PROBLEM:
Every line below from the one containing "Ústav techniky prostředí" through the one containing "Web: http://www.fsid.cvut.cz/~zmrhavla" must be transcribed exactly. Omit all lines outside that stretch.

RECORDED INFORMATION:
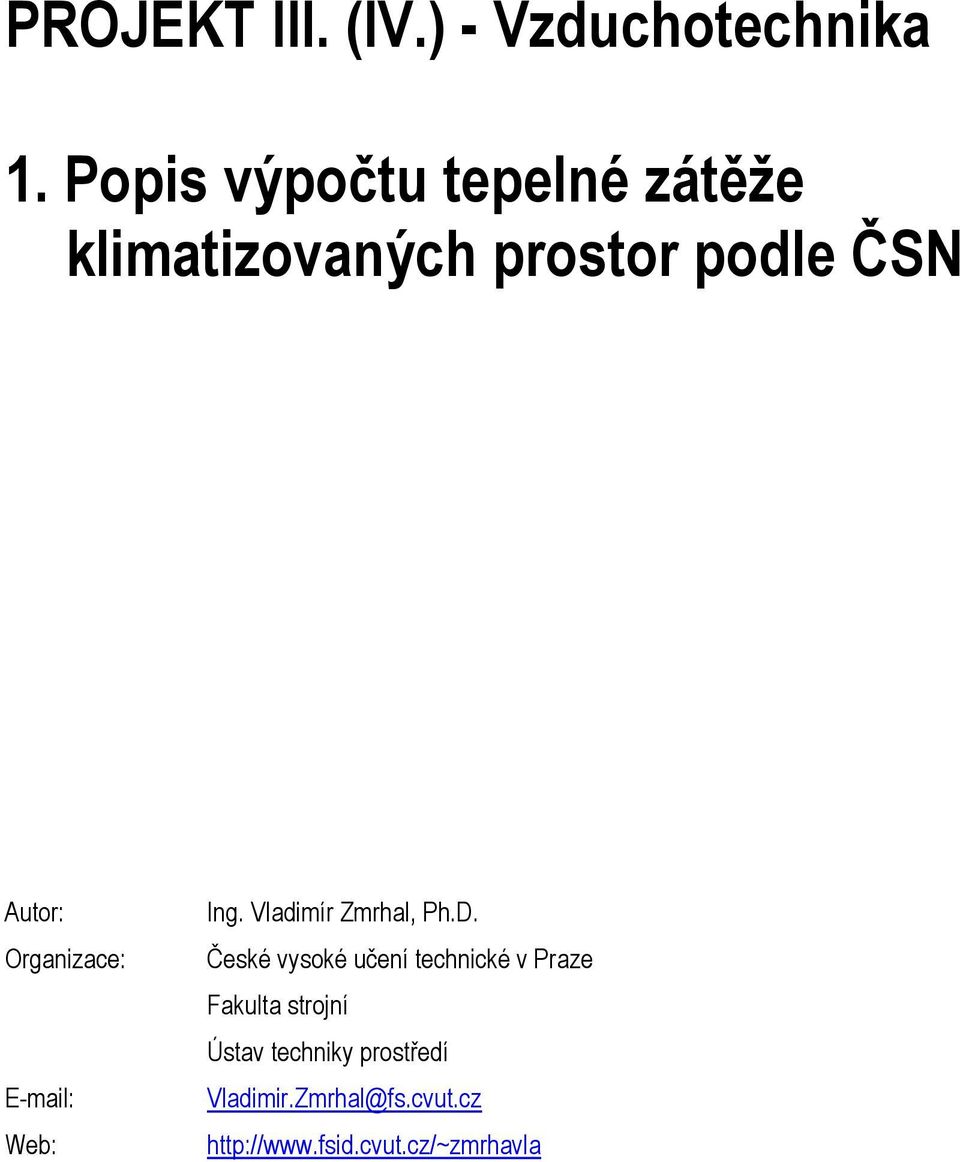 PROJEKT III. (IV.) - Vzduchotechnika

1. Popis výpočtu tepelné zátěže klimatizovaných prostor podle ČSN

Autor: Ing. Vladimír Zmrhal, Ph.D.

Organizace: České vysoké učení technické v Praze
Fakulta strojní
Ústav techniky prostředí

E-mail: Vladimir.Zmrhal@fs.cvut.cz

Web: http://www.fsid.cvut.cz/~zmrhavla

* * *

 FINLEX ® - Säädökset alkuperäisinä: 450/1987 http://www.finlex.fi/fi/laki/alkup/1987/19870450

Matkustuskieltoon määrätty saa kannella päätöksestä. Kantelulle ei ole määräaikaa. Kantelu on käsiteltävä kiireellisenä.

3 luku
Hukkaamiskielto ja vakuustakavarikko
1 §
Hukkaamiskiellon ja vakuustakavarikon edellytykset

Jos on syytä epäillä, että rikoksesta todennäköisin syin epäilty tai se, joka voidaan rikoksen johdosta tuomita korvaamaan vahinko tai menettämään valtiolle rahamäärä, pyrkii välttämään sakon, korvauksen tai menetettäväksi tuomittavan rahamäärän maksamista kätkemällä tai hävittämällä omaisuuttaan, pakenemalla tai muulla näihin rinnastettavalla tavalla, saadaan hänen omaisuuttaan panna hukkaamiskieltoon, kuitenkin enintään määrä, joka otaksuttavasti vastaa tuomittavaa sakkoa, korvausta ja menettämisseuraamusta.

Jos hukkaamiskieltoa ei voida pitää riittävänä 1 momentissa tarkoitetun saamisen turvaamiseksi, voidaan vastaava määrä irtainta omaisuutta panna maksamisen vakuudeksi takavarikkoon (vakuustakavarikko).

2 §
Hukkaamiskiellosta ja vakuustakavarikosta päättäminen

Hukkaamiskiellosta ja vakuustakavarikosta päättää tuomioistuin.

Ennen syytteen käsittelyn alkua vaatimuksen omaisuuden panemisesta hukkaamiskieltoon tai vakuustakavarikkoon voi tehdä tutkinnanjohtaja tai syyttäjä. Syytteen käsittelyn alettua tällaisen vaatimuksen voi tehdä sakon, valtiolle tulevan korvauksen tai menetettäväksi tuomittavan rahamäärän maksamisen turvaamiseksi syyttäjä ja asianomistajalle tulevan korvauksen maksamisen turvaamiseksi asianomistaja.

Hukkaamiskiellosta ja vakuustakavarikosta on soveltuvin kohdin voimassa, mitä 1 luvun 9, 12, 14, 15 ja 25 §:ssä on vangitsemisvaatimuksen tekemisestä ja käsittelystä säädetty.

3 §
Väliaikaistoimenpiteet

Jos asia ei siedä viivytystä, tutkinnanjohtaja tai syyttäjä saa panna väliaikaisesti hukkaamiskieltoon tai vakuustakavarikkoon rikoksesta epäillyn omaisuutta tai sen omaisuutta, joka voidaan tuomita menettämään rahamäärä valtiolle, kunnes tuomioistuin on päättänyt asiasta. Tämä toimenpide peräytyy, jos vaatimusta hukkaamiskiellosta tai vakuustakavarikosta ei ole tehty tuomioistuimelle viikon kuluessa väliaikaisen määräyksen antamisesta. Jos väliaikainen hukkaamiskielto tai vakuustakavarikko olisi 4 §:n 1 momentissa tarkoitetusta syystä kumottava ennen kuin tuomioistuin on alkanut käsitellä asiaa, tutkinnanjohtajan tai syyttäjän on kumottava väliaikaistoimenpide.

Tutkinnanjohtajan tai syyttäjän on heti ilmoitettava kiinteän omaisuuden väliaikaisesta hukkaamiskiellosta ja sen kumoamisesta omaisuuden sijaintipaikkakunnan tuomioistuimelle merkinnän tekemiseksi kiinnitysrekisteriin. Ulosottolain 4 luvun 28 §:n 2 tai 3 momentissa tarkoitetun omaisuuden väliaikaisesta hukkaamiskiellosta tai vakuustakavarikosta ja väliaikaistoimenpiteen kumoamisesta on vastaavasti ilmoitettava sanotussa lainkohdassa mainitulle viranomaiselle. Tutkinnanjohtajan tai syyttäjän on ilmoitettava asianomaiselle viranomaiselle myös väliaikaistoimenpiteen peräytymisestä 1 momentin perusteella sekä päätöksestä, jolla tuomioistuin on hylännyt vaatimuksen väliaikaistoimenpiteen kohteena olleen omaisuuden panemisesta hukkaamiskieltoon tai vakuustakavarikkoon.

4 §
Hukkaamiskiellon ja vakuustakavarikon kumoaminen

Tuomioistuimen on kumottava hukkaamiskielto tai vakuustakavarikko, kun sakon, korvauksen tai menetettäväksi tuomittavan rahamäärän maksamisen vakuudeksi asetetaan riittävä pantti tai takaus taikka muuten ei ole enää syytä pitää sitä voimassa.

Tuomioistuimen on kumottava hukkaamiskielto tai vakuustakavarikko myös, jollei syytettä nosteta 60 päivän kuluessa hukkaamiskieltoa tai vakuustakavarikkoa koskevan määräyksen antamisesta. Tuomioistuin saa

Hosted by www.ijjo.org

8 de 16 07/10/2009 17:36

YOUR SOLUTION:
Ústav techniky prostředí

E-mail: Vladimir.Zmrhal@fs.cvut.cz

Web: http://www.fsid.cvut.cz/~zmrhavla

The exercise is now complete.